The only apostle’s death the Bible records is James' (Acts 12:2). King Herod had James put to death “with the sword” – likely a reference to beheading. The circumstances of the deaths of the other apostles can only be known based on church history.
The most commonly accepted church history in regards to the death of an apostle is that the Apostle Peter was crucified, upside-down on an x-shaped cross, in Rome, in fulfillment of Jesus’ prophecy (John 21:18).
Following are the church history in regards to the deaths of the other apostles:
Matthew suffered martyrdom in Ethiopia, where he had drawn to take the gospel. There he performed many miracles and great teachings. King Aeglippus of Ethiopia liked the Christians. But upon his death King Hyactus took the throne. He was an unbeliever who hated the Christians. While Matthew was teaching in his church, he had him arrested. Matthew was dragged outside, nailed to the ground with short spears, and beheaded.
John faced martyrdom when he was boiled in a huge basin of boiling oil during a wave of persecution in Rome. However, he was miraculously delivered from death. John was then sentenced to the mines on the prison island of Patmos. He wrote his prophetic Book of Revelation on Patmos. The Apostle John was later freed and returned to what is now modern-day Turkey. He died as an old man, the only apostle to die peacefully.
James, the brother of Jesus (not officially an apostle), the leader of the church in Jerusalem, was thrown over a hundred feet down from the southeast pinnacle of the Temple when he refused to deny his faith in Christ. When they discovered that he survived the fall, his enemies beat James to death with a club. This was the same pinnacle where Satan had taken Jesus during the temptation.
Jude, brother of James the Just and younger brother of Jesus, who wrote the book of Jude travels included Mesopotamia, Syria, Arabia, and Persia (now Iran). In Edema he angered the pagan priest by preaching against idol sacrifices and worships. They saw they were losing money and followers. So they attacked him with sticks and clubs, beating him to death in 68 AD.
Bartholomew, also know as Nathanael, was a missionary to Asia. He witnessed in present-day Turkey and was martyred for his preaching in Armenia, when he was flayed to death by a whip.

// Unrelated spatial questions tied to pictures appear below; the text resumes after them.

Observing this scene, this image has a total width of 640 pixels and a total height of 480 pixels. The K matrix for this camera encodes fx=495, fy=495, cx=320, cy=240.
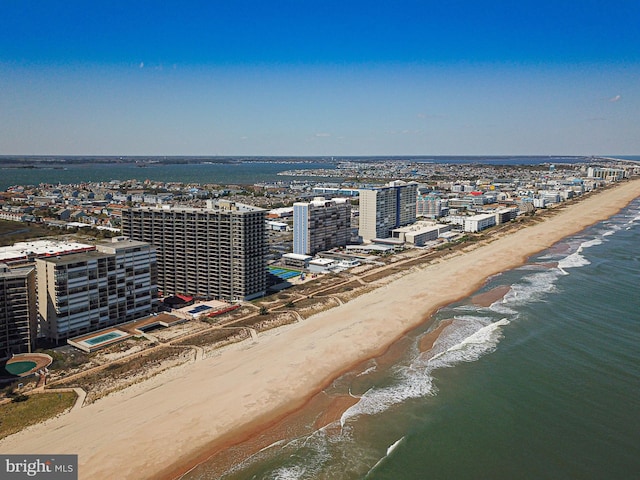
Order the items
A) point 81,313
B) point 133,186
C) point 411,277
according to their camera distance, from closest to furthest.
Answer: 1. point 81,313
2. point 411,277
3. point 133,186

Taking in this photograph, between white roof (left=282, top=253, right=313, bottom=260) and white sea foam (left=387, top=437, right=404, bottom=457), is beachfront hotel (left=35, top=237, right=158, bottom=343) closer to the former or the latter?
white roof (left=282, top=253, right=313, bottom=260)

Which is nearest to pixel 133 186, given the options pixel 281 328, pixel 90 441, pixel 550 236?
pixel 550 236

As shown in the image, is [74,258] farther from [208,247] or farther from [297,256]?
[297,256]

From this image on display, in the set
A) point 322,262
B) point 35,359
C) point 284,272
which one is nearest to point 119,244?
point 35,359

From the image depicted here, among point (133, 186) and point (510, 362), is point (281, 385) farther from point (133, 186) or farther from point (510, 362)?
point (133, 186)

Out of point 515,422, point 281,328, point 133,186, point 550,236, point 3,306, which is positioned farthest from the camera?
point 133,186

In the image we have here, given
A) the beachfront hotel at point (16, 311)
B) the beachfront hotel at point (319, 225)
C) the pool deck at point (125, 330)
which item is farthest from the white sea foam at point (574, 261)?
the beachfront hotel at point (16, 311)

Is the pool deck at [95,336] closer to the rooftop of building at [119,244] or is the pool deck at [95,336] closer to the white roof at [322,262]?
the rooftop of building at [119,244]

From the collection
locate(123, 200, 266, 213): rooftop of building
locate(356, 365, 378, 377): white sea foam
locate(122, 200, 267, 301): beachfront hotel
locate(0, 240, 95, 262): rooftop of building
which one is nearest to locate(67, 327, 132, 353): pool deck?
locate(0, 240, 95, 262): rooftop of building
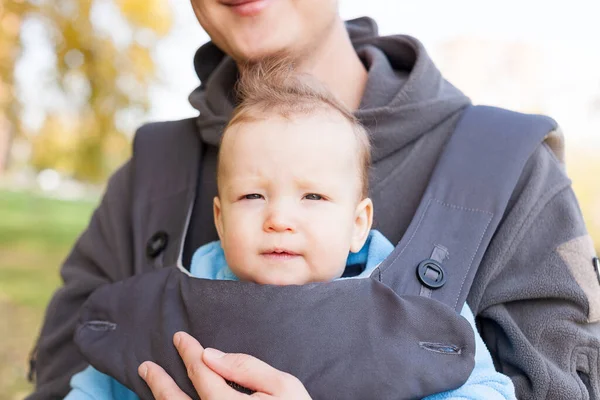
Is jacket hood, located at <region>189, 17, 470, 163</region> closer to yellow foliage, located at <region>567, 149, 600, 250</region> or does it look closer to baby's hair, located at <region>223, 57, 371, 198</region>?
baby's hair, located at <region>223, 57, 371, 198</region>

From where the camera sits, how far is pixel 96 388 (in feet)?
5.82

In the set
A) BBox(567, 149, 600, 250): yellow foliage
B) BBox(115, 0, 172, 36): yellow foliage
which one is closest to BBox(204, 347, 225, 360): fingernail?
Answer: BBox(115, 0, 172, 36): yellow foliage

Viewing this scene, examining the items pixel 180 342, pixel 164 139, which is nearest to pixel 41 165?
pixel 164 139

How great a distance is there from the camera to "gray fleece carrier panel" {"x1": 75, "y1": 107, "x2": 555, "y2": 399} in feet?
4.74

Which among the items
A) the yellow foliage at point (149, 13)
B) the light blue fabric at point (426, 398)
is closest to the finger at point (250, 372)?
the light blue fabric at point (426, 398)

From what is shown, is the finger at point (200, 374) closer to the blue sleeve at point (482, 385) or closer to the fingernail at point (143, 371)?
the fingernail at point (143, 371)

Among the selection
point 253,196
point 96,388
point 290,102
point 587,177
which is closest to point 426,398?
point 253,196

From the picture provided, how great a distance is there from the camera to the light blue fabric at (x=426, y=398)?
4.89ft

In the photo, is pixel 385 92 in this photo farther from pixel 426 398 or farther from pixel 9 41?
pixel 9 41

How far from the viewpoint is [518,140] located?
1798mm

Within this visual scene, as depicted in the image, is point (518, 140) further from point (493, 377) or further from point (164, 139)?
point (164, 139)

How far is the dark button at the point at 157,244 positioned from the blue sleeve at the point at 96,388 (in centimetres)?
33

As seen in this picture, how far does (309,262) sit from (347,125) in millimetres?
327

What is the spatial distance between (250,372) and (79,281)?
0.89 metres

Andrew was crucified on an x-shaped cross in Greece. After being whipped severely by seven soldiers, Andrew's body was tied to the cross with cords to prolong his agony. His followers reported that, when he was led toward the cross, Andrew saluted it in these words: "I have long desired and expected this happy hour. The cross has been consecrated by the body of Christ hanging on it." He continued to preach to his tormentors for two days until he died.
The Apostle Thomas was stabbed with a spear in India during one of his missionary trips to establish the church there.
Matthias, the apostle chosen to replace the traitor Judas Iscariot, was stoned and then beheaded.
Phillip's travels include going to Samaria. When the apostles later drew lots to divide the known world between them, he drew what is now Turkey and Syria. He planted many churches. Ending up at Hierapolis in Phrygia. He worked many miraculous signs there. The idol worshippers cared little for these miracles or the message he brought. Ancient historians say he was tied to a pillar and stoned to death. Others say they whipped him, threw him in prison, and later crucified him. He was the second apostle to be martyred.
Simon the Canaanite traveled in Egypt, North Africa, Mauritania-an island in the Indian Ocean, and in the Great Britian islands. Some say he was crucified in Great Britian. Others say after traveling with Jude he was tortured and crucified by a governor in Syria.
The Apostle Paul was tortured and then beheaded by the evil Emperor Nero at Rome in A.D. 67.
It is not so important how the apostles died. What is important is the fact that they were all willing to die for their faith. If Jesus had not been resurrected, the disciples would have known. No one will die for something he knows is a lie. The fact that all of the apostles were willing to die horrible deaths, refusing to renounce their faith in Christ – is tremendous evidence that they had truly witnessed the resurrection of Jesus Christ.